▶ **TASK DATA**
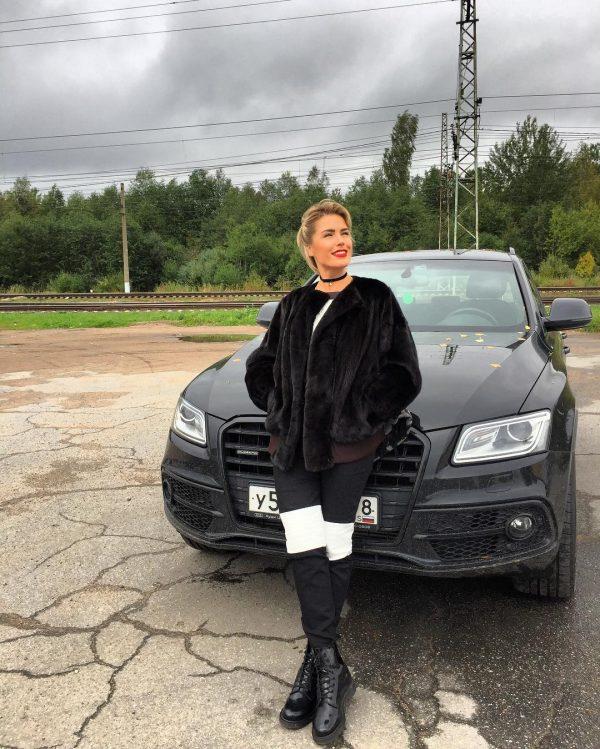 Машина Оксаны Ряски
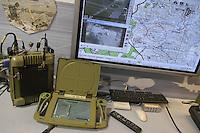 - Israeli war industry, portable field command and control system....- industria bellica israeliana, sistema di comando e controllo campale portatile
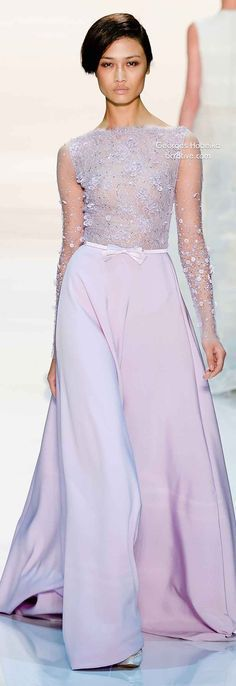 A purely feminine collection of Couture designs with delicate lines and exquisite beading and embroidery from Georges Hobeika. Haute Couture Dresses, Couture Fashion, Runway Fashion, Fashion Moda, High Fashion, Pastel Gown, Spring Couture, Glamour, Vogue
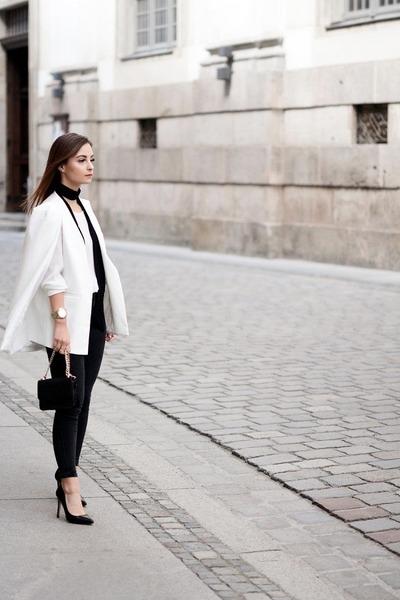 black Stradivarius bag - black Zara heels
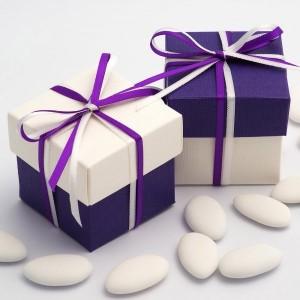 Boite à dragées violet et blanc par 10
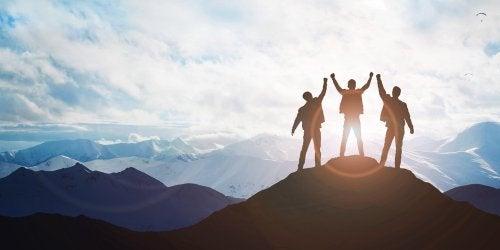 Grupo de amigos consigue conquistar la cima de la montaña gracias al valor de la constancia.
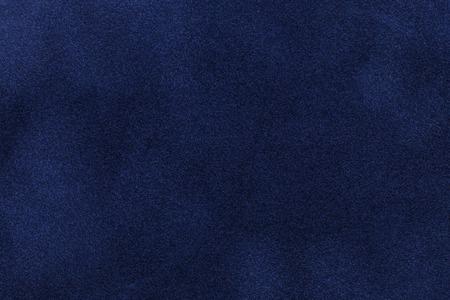 Hintergrund der dunkelblauen Veloursledergewebenahaufnahme. Samtmatte Textur aus marineblauem Nubuk-Textil.
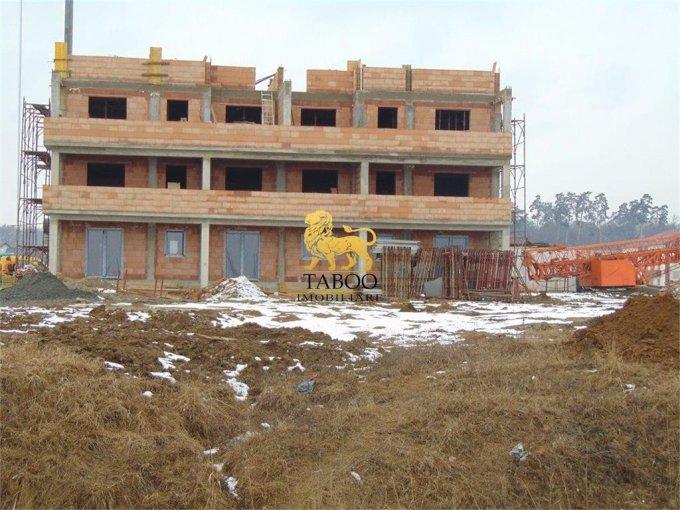 Apartament de vanzare in Sibiu cu 3 camere, cu 1 grup sanitar, suprafata utila 60 mp. Pret: 44.700 euro.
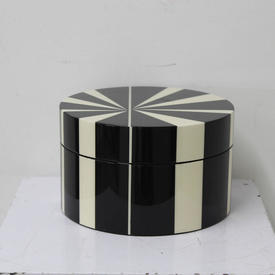 20Cm Black & White Cir Container with Lid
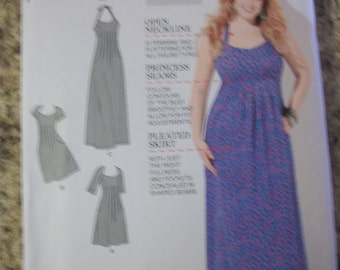 Simplicity 1800 Womens (Size BB 20W-28W) dress in 2 lengths w/ patterns for slim, average, curvey fit. Bra Cup sizes C,D,DD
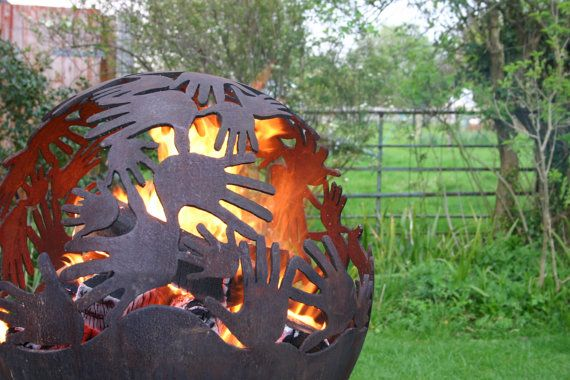 Good looking fire pit.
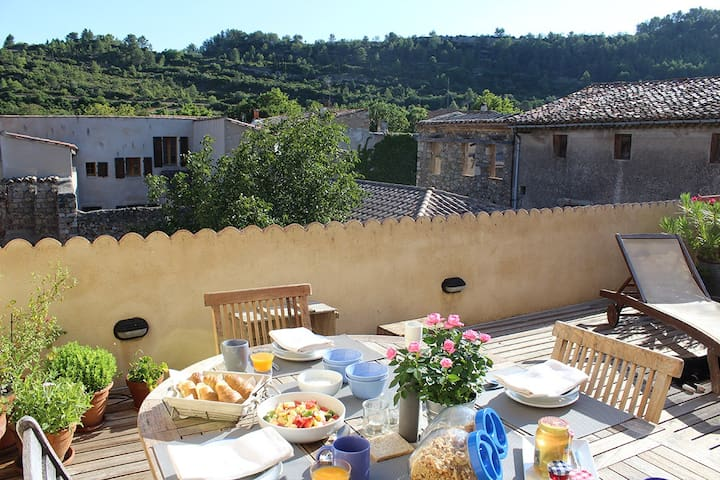 Large sunny terrace separate floor with 2 bedrooms - Lagrasse - Bed & Breakfast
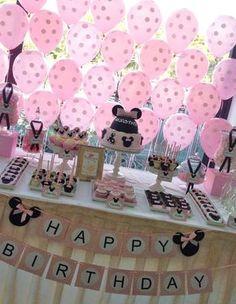 Fondo de mesa de postres de fiesta Minnie Mouse Decorado con globos de punticos. #FiestaMinnie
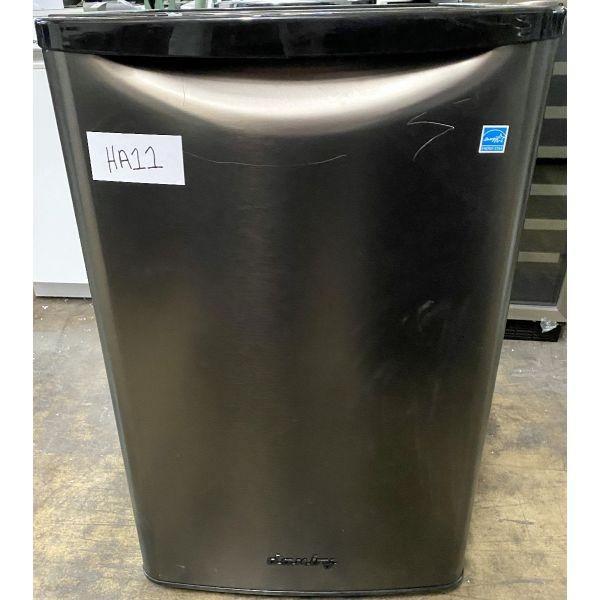 Danby Retro Style 4.4 CF All Refrigerator, Black Stainless DAR044A8BBSL HA11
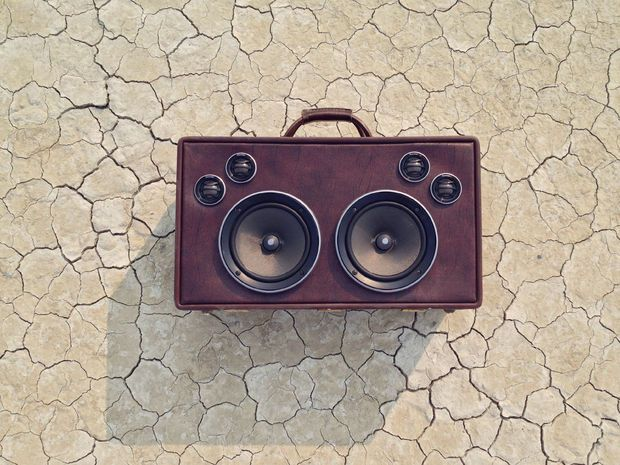 Suitcase BoomBox | Vintage suitcases, Boombox and A project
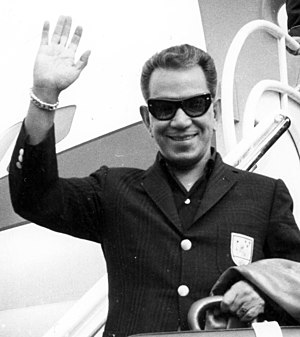 Cantinflas - Disembarking at Madrid's Barajas Airport, 1964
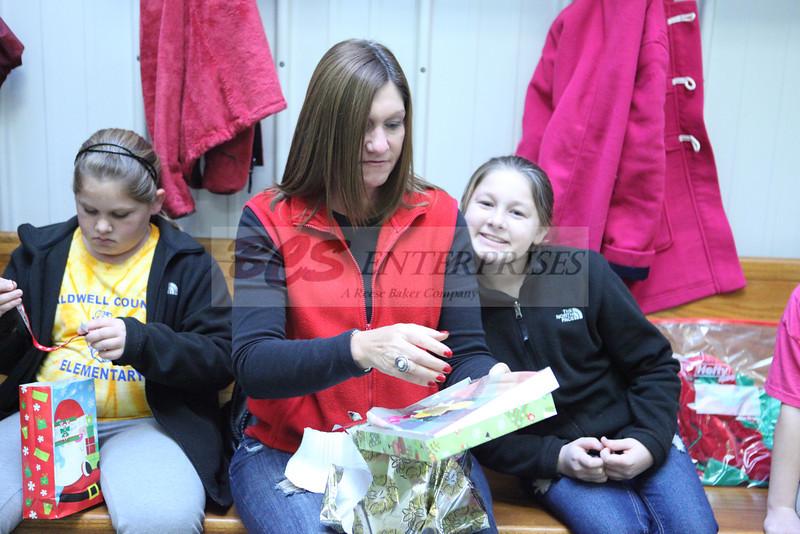 2011 Church Gift Exchange_0021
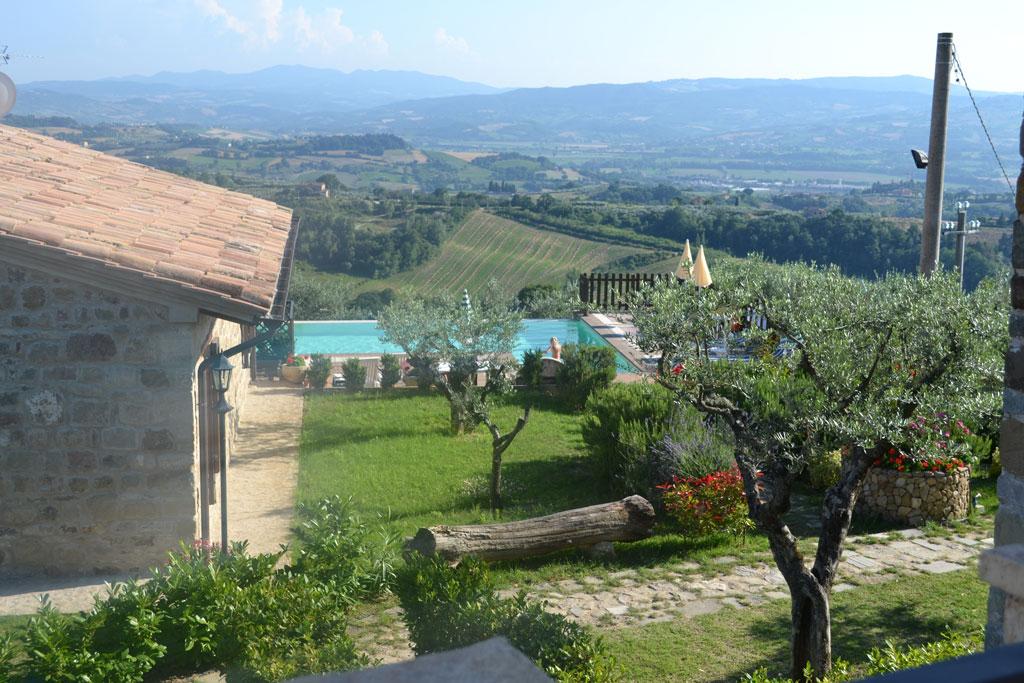 """""""La Cascata sul Monte Martano"""" Appartamenti vacanza con Camino, Piscina e Jacuzzi a Collazzone"""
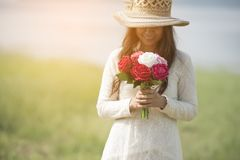 Vacances, amour et concept de fleurs - jeune bel usage de femme une robe blanche de dentelle Photos stock
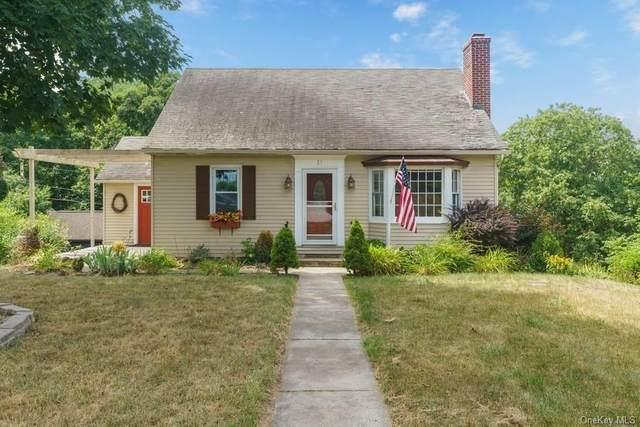 17 Mountain View Road, Poughkeepsie, NY 12603 (MLS #H6057354) :: Frank Schiavone with William Raveis Real Estate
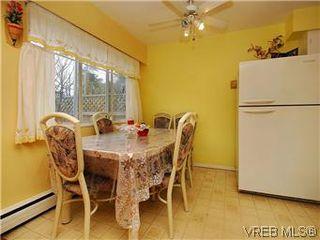 Photo 6: 386 W Burnside Rd in VICTORIA: SW Tillicum Row/Townhouse for sale (Saanich West)  : MLS®# 571261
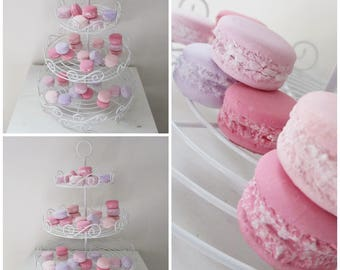 Set of 32 macarons plaster reception buffet table decoration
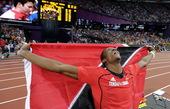 高清图:男子标枪沃尔科特夺冠 跪地披国旗庆祝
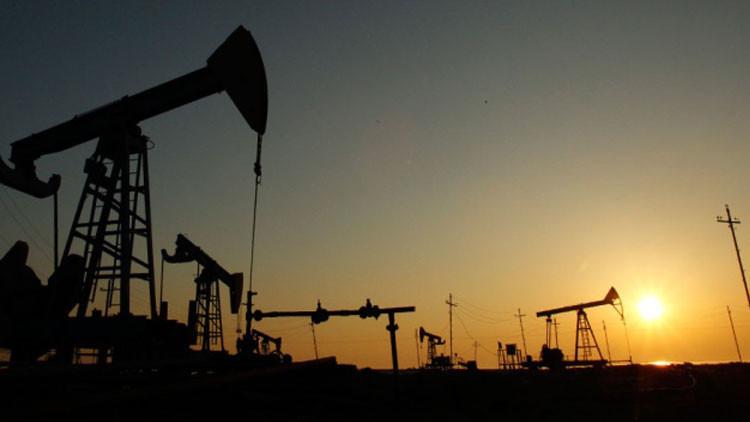 El Banco Central ruso explica por qué caen los precios del petróleo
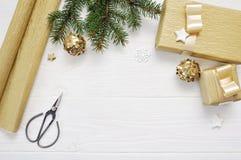 Τοπ έγγραφο συσκευασίας άποψης ντεκόρ χριστουγεννιάτικων δέντρων προτύπων και χρυσά κορδέλλα και ψαλίδι δώρων, flatlay σε ένα λευ Στοκ Εικόνες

▶ **EXERCISE REQUIREMENTS**
Repeat only the lines between the top of the entries above and the line containing "Suitcase BoomBox |", both ends included, without the pictures.

▶ **RESPONSE TO THIS TASK**
 Машина Оксаны Ряски
 - Israeli war industry, portable field command and control system....- industria bellica israeliana, sistema di comando e controllo campale portatile
 A purely feminine collection of Couture designs with delicate lines and exquisite beading and embroidery from Georges Hobeika. Haute Couture Dresses, Couture Fashion, Runway Fashion, Fashion Moda, High Fashion, Pastel Gown, Spring Couture, Glamour, Vogue
 black Stradivarius bag - black Zara heels
 Boite à dragées violet et blanc par 10
 Grupo de amigos consigue conquistar la cima de la montaña gracias al valor de la constancia.
 Hintergrund der dunkelblauen Veloursledergewebenahaufnahme. Samtmatte Textur aus marineblauem Nubuk-Textil.
 Apartament de vanzare in Sibiu cu 3 camere, cu 1 grup sanitar, suprafata utila 60 mp. Pret: 44.700 euro.
 20Cm Black & White Cir Container with Lid
 Simplicity 1800 Womens (Size BB 20W-28W) dress in 2 lengths w/ patterns for slim, average, curvey fit. Bra Cup sizes C,D,DD
 Good looking fire pit.
 Large sunny terrace separate floor with 2 bedrooms - Lagrasse - Bed & Breakfast
 Fondo de mesa de postres de fiesta Minnie Mouse Decorado con globos de punticos. #FiestaMinnie
 Danby Retro Style 4.4 CF All Refrigerator, Black Stainless DAR044A8BBSL HA11
 Suitcase BoomBox | Vintage suitcases, Boombox and A project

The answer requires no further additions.